Clegg was speaking at the Commons Procedure Committee of the United Kingdom Parliament, which began hearings into OTs and their lack of representation in the British Parliament on Monday. Earlier this year, the UK launched a new inquiry into the constitutional arrangements of the Cayman Islands and other Overseas Territories to determine if its relationship with them is satisfactory and appropriate in the 21st Century.
Chairman of the Procedure Committee, Karen Bradley, said, “the UK has 14 overseas territories, 10 of which are inhabited.
“The inhabited territories have their own executive and legislature systems, but no direct representation in the UK Parliament. Our inquiry will explore Parliament’s role in creating legislation that impacts the Overseas Territories, the options for reform, and what effective representation could look like,” she said before the start of the proceedings.
Clegg, who highlighted the need for consultation in his presentation, said that OTs resent when legislation is passed broadly as the territories often do not share the same opinions.
“I think there is a great resentment, if you can call it that, when legislation is imposed in a rather non-discriminatory way,” he said.
John Davies, chief executive of the Commonwealth Parliamentary Association UK, agreed with Clegg, stating, “You are going to get different views on each subject and on the general principle.”
“I completely agree with Peter on consultation. As with any of us, if something is being done to you, you feel an inevitable impulse to want to have some input into that,” he added.
He added that the CPA works with the various legislatures of the OTs, each of which feels a duty to the people it represents.
“Sometimes they genuinely feel that they are not able to discharge that responsibility because they don’t have a way of inputting into that legislation,” Davies said.
Clegg said the Foreign and Commonwealth Office was aware of the importance of consent and not extending Britain’s authority too far; however, he noted that the passing of some controversial legislations has resulted in OTs discussing independence.
“I think that is an interesting issue in terms of where they are right now and where the further autonomy or further change could be given, and the British Government feels that because they have ultimate responsibility for the territories, they need the levers of power in control just to make sure things are going well,” Clegg stated.

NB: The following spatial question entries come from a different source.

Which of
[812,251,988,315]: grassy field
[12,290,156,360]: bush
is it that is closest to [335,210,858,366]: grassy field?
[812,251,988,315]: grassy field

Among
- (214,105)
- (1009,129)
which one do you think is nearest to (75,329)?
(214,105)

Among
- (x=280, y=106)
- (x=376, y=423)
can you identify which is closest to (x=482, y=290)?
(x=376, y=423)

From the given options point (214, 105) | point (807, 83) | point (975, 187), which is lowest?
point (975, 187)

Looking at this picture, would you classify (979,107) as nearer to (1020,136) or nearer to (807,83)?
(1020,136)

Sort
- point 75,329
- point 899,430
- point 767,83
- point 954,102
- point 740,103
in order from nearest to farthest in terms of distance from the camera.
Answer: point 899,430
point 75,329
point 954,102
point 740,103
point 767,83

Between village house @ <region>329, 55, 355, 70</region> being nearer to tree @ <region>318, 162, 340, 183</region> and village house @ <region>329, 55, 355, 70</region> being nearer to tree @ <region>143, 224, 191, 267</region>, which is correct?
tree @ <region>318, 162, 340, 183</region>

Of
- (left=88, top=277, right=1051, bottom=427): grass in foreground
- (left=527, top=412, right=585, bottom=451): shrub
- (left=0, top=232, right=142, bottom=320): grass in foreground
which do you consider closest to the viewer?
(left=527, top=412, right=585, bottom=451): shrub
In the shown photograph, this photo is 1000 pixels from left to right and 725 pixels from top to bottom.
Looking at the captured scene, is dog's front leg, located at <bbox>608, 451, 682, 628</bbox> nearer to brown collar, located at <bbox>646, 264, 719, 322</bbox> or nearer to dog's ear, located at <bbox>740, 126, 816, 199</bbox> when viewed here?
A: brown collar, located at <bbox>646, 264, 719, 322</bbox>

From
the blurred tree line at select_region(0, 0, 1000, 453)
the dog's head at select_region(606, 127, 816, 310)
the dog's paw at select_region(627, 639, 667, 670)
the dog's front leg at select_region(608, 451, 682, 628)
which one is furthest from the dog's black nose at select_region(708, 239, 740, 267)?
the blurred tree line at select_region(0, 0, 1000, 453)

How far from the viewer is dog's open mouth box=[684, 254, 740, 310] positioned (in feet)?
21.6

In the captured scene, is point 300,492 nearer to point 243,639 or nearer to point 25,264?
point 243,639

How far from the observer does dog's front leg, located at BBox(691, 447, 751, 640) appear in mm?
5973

Speaking on the awareness of parliamentarians on OT's, Clegg said there were a “small number of very committed” MPs and Lords who are aware and engage significantly, although many do not.
He suggested that there be “some kind of an exercise to just talk more to parliamentarians about the OTs, about the Crown Dependencies, about their differences, about their relationships, what the UK Parliament could do and can’t do.”
“That would be quite a concerted and long-term project, but the greater the knowledge, the greater the understanding, the easier it would be in some cases for the territories to influence and make their arguments and representations,” he added.